:: ПРИВЕДЁННЫЙ ТЕКСТ ::

Сегодня убить художника легко.
Для этого необходимо знать, что убийства эти с недавних пор поставлены в России на самообслуживание. А ещё нужно представлять себе, что сегодня значит быть подлинным художником сегодня, и что - всего лишь подмастерьем, воплотителем чьих-либо идей. А что же тогда — предвижу вопросы - происходит в наших многочисленных галереях, появляющихся как грибы после дождя? Зачем при таком обилии выставочных пространств себя убивать? Какой именно художник отдаёт свою жизнь на заклание, а какой размножается как саранча?
30 сентября 2006 года умерла Татьяна Щёкина - редкого дара художник и поэт. И событие это заставляет задуматься о драматических, даже трагических процессах, происходящих в социо-культурном пространстве России.
Она умерла незаметно ранним утром, спокойно и тихо, как умирает сама усталость.Возможно, не в силах выйти из путаницы силовых полей некогда написанных ею картин, она решила окончательно в них раствориться.
Так умер Икар Брейгеля, никем не замеченный в утреннем состоянии жизни, как бесполезное существо, красиво упавшее в море.
При жизни Татьяна ничем не владела, кроме своего таланта, мечтала о женском счастье, хотела иметь семью и детей. Да, участники творческой группы, куда она входила, понимали всю необходимость некоего договора о совместных действиях для выхода на определённую социокультурную орбиту. Но у идеологов этой группы были другие, скрытые цели. Как потом выяснилось, внешней стратегией свободного творчества прикрывалась скрытая стратегия секты. Основные её положения: обобществлённая недвижимость (общак), отсутствие семейных отношений и детей, все картины подписываются словом «синтез» и принадлежат организаторам группы.
Обработка членов группы возымела своё действие. Татьяна после вынужденного аборта решила нарушить запрет, стала подписывать свои картины собственным именем, чем и подвигла себя к приговору – медленному отлучению от мечты и падению в одиночество.
Этой акцией она заказала себе самую засушливую в мире смерть.
Её высадили поезда, вечно уходящего в Москву, оставив тихо умирать на берегу Чёрного моря.
Спустя пять лет Татьяна напишет:
Убить – и рассадить убитых слушать музыку.
Убить – и заставить написать пейзаж.
Убить – и долго объяснять убитым
о смысле падающих капель,
о всемирном тяготении,
о множестве оттенков красного в вытекающей
струйке крови,
просто рассказывать о жизни.

:::

- **НАБОР ЗАДАНИЙ**
A – Пожалуйста, верните без единого изменения записи начиная со строки, в которой есть «Which object in», и до самого конца записей.
B – Продолжите текст о смерти художницы Татьяны Щёкиной сразу после его последней показанной строки.

:: ЗАПИСИ ДЛЯ УПРАЖНЕНИЯ ::

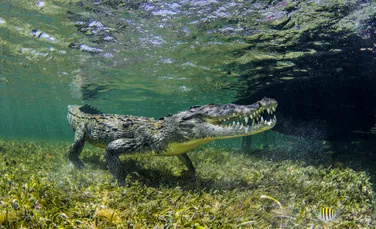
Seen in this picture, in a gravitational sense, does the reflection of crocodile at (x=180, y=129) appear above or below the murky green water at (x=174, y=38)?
below

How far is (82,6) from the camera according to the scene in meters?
8.75

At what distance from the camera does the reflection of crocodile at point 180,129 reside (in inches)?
180

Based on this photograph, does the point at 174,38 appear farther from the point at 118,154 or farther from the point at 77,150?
the point at 118,154

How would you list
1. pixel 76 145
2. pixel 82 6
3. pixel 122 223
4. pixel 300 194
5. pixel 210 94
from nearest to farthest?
1. pixel 122 223
2. pixel 300 194
3. pixel 76 145
4. pixel 82 6
5. pixel 210 94

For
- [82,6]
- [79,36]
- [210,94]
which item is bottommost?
[210,94]

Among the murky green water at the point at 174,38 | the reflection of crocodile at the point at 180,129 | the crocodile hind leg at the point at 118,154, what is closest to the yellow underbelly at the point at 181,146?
the reflection of crocodile at the point at 180,129

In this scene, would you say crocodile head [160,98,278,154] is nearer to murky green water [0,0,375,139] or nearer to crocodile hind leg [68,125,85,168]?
crocodile hind leg [68,125,85,168]

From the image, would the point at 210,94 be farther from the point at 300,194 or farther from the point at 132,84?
the point at 300,194

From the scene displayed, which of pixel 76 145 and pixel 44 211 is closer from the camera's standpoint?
pixel 44 211

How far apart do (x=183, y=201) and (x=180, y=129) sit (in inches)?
63.4

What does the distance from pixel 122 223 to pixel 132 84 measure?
19.7 m

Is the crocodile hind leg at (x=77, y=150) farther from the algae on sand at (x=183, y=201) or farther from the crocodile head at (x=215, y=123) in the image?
the crocodile head at (x=215, y=123)

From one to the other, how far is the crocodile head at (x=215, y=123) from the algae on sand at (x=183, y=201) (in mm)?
984

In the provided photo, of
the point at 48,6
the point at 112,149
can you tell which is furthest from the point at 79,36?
the point at 112,149
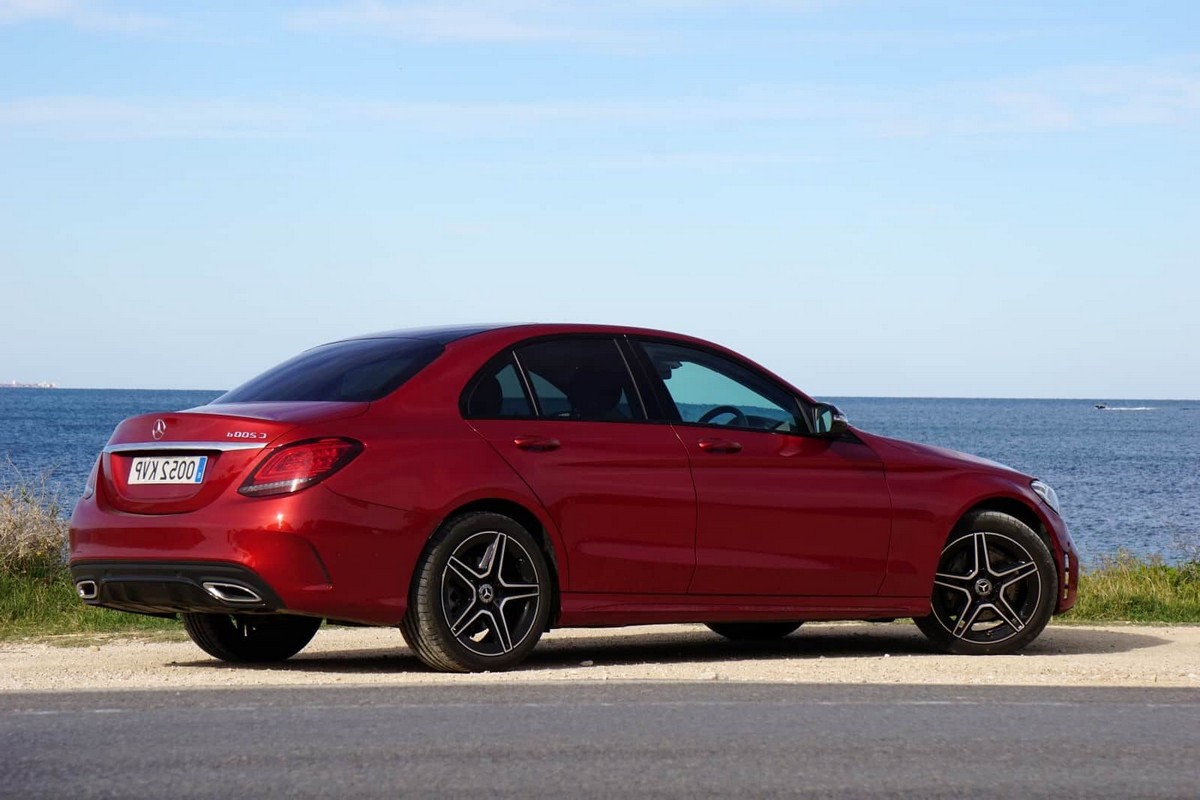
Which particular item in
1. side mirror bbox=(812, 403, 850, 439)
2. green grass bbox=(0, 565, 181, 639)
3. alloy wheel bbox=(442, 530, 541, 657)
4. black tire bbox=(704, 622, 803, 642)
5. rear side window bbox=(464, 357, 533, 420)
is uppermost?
rear side window bbox=(464, 357, 533, 420)

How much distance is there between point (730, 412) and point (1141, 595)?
673 centimetres

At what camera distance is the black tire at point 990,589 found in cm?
1010

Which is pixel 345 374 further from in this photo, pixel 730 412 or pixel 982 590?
pixel 982 590

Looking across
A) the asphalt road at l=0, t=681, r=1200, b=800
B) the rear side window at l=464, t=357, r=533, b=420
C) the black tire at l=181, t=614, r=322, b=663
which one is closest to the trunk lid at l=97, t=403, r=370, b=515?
the rear side window at l=464, t=357, r=533, b=420

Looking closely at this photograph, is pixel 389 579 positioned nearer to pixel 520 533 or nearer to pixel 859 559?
pixel 520 533

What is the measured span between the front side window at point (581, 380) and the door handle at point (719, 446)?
1.17 feet

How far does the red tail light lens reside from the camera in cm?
807

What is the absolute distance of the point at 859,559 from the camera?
383 inches

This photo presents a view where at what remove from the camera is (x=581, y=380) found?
9.12 meters

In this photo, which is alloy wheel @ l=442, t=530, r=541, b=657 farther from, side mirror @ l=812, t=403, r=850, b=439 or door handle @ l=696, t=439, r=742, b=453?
side mirror @ l=812, t=403, r=850, b=439

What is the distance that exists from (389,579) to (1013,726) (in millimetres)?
2897

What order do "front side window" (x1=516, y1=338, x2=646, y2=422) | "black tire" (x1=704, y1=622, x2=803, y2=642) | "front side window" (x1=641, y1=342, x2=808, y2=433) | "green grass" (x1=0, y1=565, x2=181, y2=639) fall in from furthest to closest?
"green grass" (x1=0, y1=565, x2=181, y2=639)
"black tire" (x1=704, y1=622, x2=803, y2=642)
"front side window" (x1=641, y1=342, x2=808, y2=433)
"front side window" (x1=516, y1=338, x2=646, y2=422)

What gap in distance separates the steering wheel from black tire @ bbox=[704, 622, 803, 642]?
198cm

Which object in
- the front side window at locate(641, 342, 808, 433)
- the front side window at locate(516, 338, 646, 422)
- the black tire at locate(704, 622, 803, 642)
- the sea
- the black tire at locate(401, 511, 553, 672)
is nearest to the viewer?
the black tire at locate(401, 511, 553, 672)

:::

- **ОТВЕТЫ К ЗАДАНИЯМ**
A –
Which object in
- the front side window at locate(641, 342, 808, 433)
- the front side window at locate(516, 338, 646, 422)
- the black tire at locate(704, 622, 803, 642)
- the sea
- the black tire at locate(401, 511, 553, 672)
is nearest to the viewer?
the black tire at locate(401, 511, 553, 672)

B –
Так началась её иная ипостась, включившая хронометр забвения - жизнь внутри смерти. Художник в Татьяне стал отслаиваться как раньше времени созревшая кора. Засуха жизни в полный рост встала у её изголовья.
Она умирала стойко.
Где – то за горизонтом сверкали зарницы и тучи денег проливались золотым дождём. В пустыне Татьяны осадки выпадали редко. После похорон когда-то близкий ей человек обвинил её в коварстве, определив смерть как изощрённую МЕСТЬ Татьяны, забыв о том, что он сам однажды включил таймер мести. Убийство стало естественным течением времени и скрытым желанием тех, кто приговорил себя к жизни. Цены на картины Ван Гога – самоубийцы и великого «мстителя», росли в это время с невероятной скоростью.
Когда время устало убивать художников, художники пошли навстречу времени.
Чтобы гиены выжили, художники, из гуманных целей, стали убивать друг друга.
Так появились «художники-актуалисты», присвоившие себе статус «истинных», и смерть Татьяны можно рассматривать как их очередной успех.
Идеи либерализма хлопали самоубийцам в ладоши. Не только художники стали вымирать не родившись, но и сама русская ментальность начала тотально пересыхать, что чрезвычайно радовало Российскую академию либерального толка. Представители актуального искусства в это время пожимали друг другу руки. Кулик в это время делает дизайн академику Коржеву и презентуется как претендент в академики, Андрей Ерофеев заселяет Третьяковку целующимися милиционерами, а г. Бажанов на деньги налогоплательщиков планирует выстроить для себе и своего окружения небоскрёб, который явится очередным форпостом оранжевого актуализма.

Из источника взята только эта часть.